◆ WHAT YOU HAVE TO DO
In the text below about COVID-19 and the 1962 Cuban Missile Crisis, what grade and school was the writer attending during the crisis?

◆ TEXT BLOCK
•••
April 3: A couple of days ago, I encountered a strange new world while going to the grocery store. People were quietly waiting outside the doors, stationed the mandatory 2 meters apart. I’m sure that many of you have had a similar experience. As we all navigate our way through the COVID19 epidemic, I have heard many people make comparisons to war: we are mobilizing to face a common enemy; industry is being conscripted to produce materials we need to continue the fight; people are being asked to sacrifice comfort, personal freedoms and perhaps their very lives for the “common good”.
While the analogy to war may be apt, most of us have no direct experience of war beyond the stories of our parents to draw upon. But as I thought about it a bit more I realized that there are perhaps parallels to the level of anxiety many of us felt during the 1962 Cuban Missile Crisis.
I was 12 years old and in Grade 7 at Deer Park School. I was old enough to understand some of the issues that triggered the crisis and, while I knew that it was “a big deal”, I think that I was young enough that I didn’t pay much attention. In time, the ominous newspaper headlines, TV broadcasts and the generalized angst I felt in the adults around me began to permeate my thoughts. Even as relatively young children, I think that, as the crisis deepened day-by-day, we all knew on some level that we would not survive an attack if it were to happen.
•••
◆ MATERIAL SHOWN
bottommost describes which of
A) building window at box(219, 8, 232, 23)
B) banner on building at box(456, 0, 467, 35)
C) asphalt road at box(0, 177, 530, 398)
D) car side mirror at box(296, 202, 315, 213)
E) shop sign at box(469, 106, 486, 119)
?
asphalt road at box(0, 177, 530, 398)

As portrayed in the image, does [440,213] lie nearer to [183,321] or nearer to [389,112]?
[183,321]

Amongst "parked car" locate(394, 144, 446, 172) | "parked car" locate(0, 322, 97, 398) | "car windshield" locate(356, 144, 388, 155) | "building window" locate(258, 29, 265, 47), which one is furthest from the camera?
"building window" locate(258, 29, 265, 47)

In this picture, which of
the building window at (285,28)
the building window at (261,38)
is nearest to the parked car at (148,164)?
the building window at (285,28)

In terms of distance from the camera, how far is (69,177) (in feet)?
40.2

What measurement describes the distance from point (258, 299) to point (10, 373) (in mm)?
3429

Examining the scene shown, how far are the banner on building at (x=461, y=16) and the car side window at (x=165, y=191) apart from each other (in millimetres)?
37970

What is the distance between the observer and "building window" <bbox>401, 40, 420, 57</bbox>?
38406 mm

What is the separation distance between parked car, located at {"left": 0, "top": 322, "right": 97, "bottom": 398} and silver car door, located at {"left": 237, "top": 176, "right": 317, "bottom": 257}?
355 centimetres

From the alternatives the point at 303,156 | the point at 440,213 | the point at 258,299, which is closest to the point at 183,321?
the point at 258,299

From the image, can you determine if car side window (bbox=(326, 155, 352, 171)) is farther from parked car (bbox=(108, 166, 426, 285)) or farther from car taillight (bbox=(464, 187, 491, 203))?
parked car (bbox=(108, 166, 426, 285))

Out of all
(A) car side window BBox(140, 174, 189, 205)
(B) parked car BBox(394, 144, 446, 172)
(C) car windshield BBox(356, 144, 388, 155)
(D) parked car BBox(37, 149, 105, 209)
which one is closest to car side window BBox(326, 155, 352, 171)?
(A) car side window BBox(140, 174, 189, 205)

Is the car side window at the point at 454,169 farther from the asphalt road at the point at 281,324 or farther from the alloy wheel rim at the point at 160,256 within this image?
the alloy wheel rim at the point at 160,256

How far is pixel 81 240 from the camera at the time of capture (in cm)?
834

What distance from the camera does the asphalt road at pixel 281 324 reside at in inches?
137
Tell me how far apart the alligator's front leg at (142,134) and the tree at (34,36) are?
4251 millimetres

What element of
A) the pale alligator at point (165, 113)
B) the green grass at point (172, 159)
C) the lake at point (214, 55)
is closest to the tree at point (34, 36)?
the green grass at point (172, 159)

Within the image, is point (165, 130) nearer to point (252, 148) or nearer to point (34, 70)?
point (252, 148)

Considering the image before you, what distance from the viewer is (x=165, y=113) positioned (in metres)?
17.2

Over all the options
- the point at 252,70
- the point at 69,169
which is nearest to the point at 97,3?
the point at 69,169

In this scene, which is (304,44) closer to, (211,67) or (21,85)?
•••
◆ SOLUTION FOR THIS EXERCISE
Grade 7 at Deer Park School.